This opinion will be unpublished and

may not be cited except as provided by

Minn. Stat. § 480A.08, subd. 3 (2004).






State of Minnesota,





Brian K. Jackson,




Filed October 31, 2006


Worke, Judge


Becker County District Court

File No. K2-04-941


Mike Hatch, Attorney General, Thomas R. Ragatz, Assistant Attorney General, 1800 Bremer Tower, 445 Minnesota Street, St. Paul, MN 55101; and


Joseph Evans, Becker County Attorney, P. O. Box 476, Detroit Lakes, MN 56502 (for respondent)


John M. Stuart, State Public Defender, Jodie L. Carlson, Assistant Public Defender, 2221 University Avenue SE, Suite 425, Minneapolis, MN 55414 (for appellant)


            Considered and decided by Worke, Presiding Judge; Shumaker, Judge; and Stoneburner, Judge.

U N P U B L I S H E D   O P I N I O N

WORKE, Judge

On appeal from conviction of first-degree DWI, appellant argues that the police officer who saw appellant’s vehicle proceed through an intersection with its turn signal on without turning, and then followed the car and found it parked with two of its tires up on the curb did not have articulable suspicion to stop him.  We affirm.


            Appellant Brian Keith Jackson argues that the evidence against him should have been suppressed because the officer who stopped him did not have a reasonable articulable suspicion.  When reviewing a pretrial order on a motion to suppress evidence, this court reviews the facts independently to determine whether, as a matter of law, the district court erred by suppressing or not suppressing the evidence.  State v. Harris, 590 N.W.2d 90, 98 (Minn. 1999).  In the absence of a factual dispute, whether the officer articulated an adequate basis for the stop is a question of law subject to de novo review.  State v. Waddell, 655 N.W.2d 803, 809 (Minn. 2003). 

An officer may conduct an investigatory stop and temporarily seize a person if the officer has a “particularized and objective basis for suspecting the particular person stopped of criminal activity.”  State v. Pike, 551 N.W.2d 919, 921 (Minn. 1996) (quotation omitted).  The officer’s suspicion must be based on “specific and articulable facts that, along with rational inferences from those facts, reasonably warrant the intrusion of a stop.”  State v. Richardson, 622 N.W.2d 823, 825 (Minn. 2001).  Specific, articulable facts are those “that, by their nature, quality, repetition, or pattern become so unusual and suspicious that they support at least one inference of the possibility of criminal activity.”  State v. Schrupp, 625 N.W.2d 844, 847-48 (Minn. App. 2001), review denied (Minn. July 24, 2001).   
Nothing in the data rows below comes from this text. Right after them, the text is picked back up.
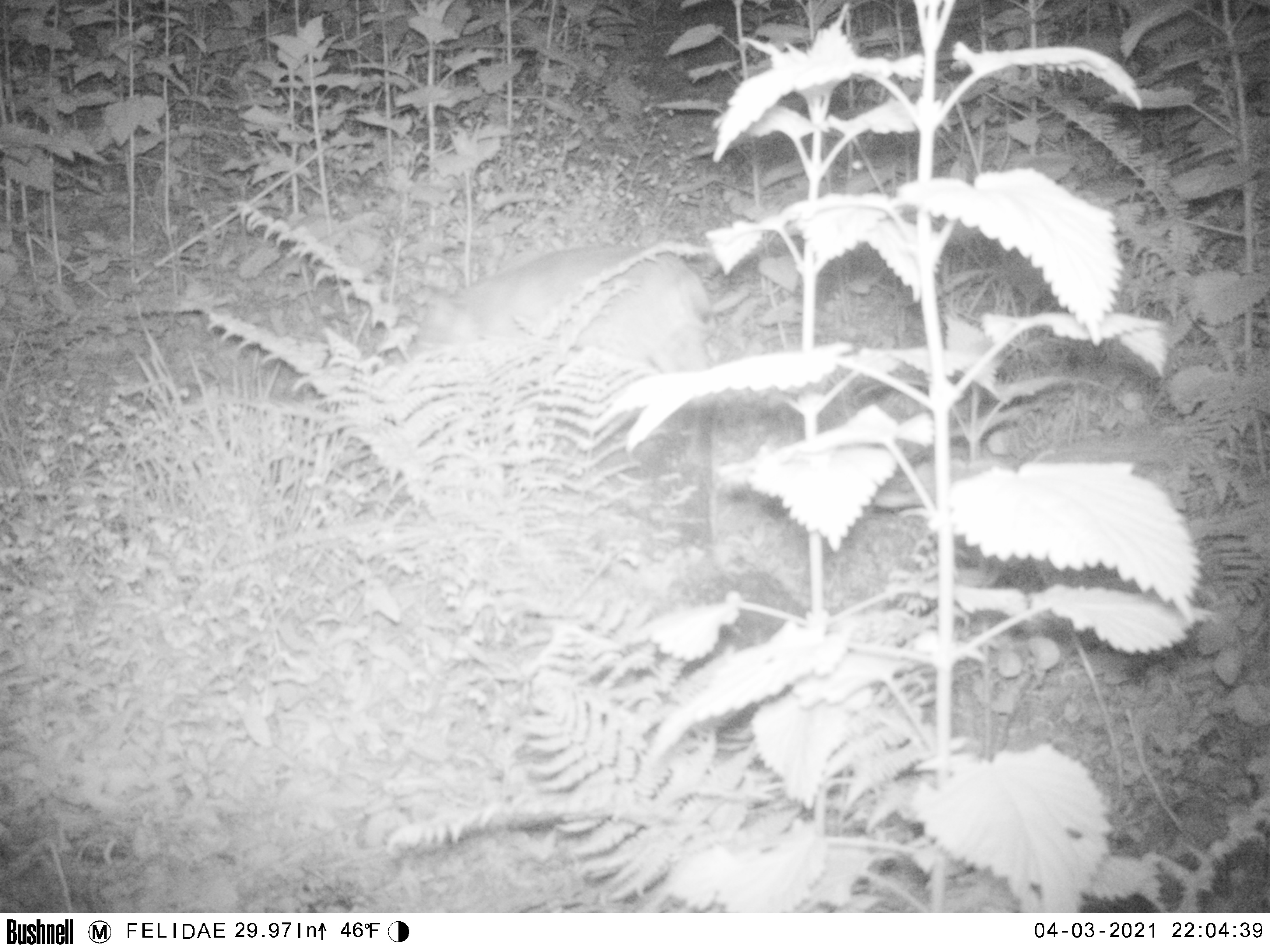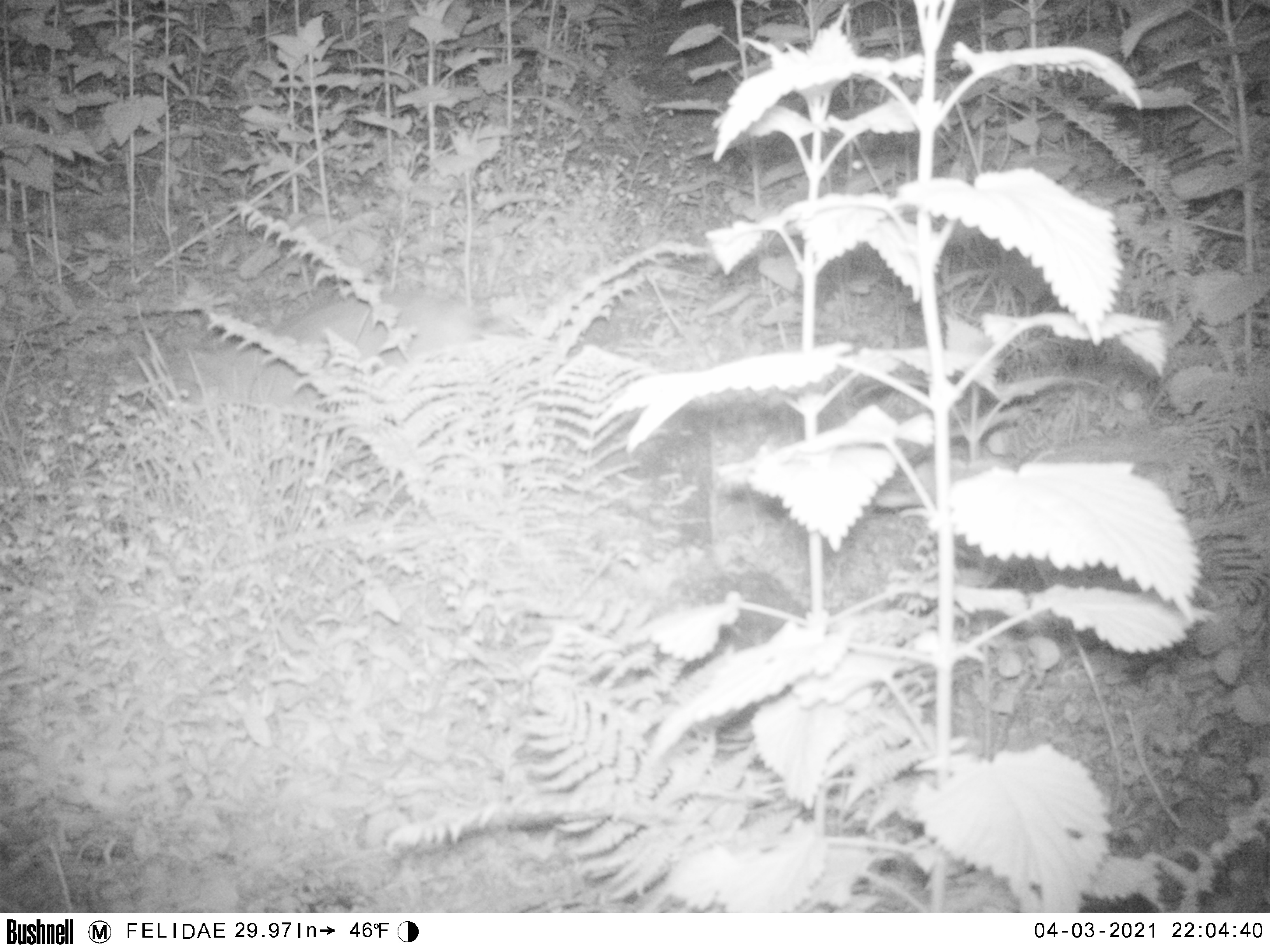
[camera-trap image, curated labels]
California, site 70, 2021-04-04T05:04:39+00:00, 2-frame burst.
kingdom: Animalia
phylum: Chordata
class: Mammalia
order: Carnivora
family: Felidae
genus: Lynx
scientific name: Lynx rufus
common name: bobcat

            Here, the officer had a reasonable articulable suspicion to stop appellant.  The officer observed a vehicle traveling through an intersection with its turn signal on without turning.  It was approximately 11:15 p.m. and the vehicle was traveling from the area where a bar is located.  The officer followed the vehicle and found it parked with its right-side tires up on the curb.  As appellant exited the vehicle, the officer pulled up, rolled down his window, and asked appellant to stop.  Appellant stopped momentarily, but then fled on foot.  After appellant was apprehended, the officer noticed an odor of an alcoholic beverage and marijuana coming from appellant, and observed that appellant’s eyes were bloodshot and watery.

            The fact that appellant was driving from the direction of a bar is relevant in establishing a reasonable suspicion.  See Paulson v. Comm’r of Pub. Safety, 384 N.W.2d 244, 246 (Minn. App. 1986) (stating that it was relevant that the driver was traveling on a route commonly used by patrons of a particular bar, at a time shortly after bar closing).  And an actual traffic violation is not required in order for an officer to conduct a stop; thus, the officer was able to articulate a reasonable suspicion after observing appellant driving with his turn signal on, but not turning and parking his vehicle with two tires on the curb.  See Engwer v. Comm’r of Pub. Safety, 383 N.W.2d 418, 419 (Minn. App. 1986); see also Berge v. Comm’r of Pub. Safety, 374 N.W.2d 730, 733 (Minn. 1985) (stating that the determinative issue is not whether an officer saw a violation but whether his “belief” that a violation occurred was reasonably inferable from what was observed).  Moreover, “suspicion is all that is required, if the officer can sufficiently articulate the factual basis for his suspicion.”  Berge, 374 N.W.2d at 733; see also Thomeczek v. Comm’r of Pub. Safety, 364 N.W.2d 471, 472 (Minn. 1985) (upholding stop where police officer saw legally parked car with lights on and motor running, late at night, in vacant lot near construction area where crime “might occur”); State v. Barber, 308 Minn. 204, 206-07, 241 N.W.2d 476, 477 (1976) (holding that lawfully, but unusually displayed license plates justified stop).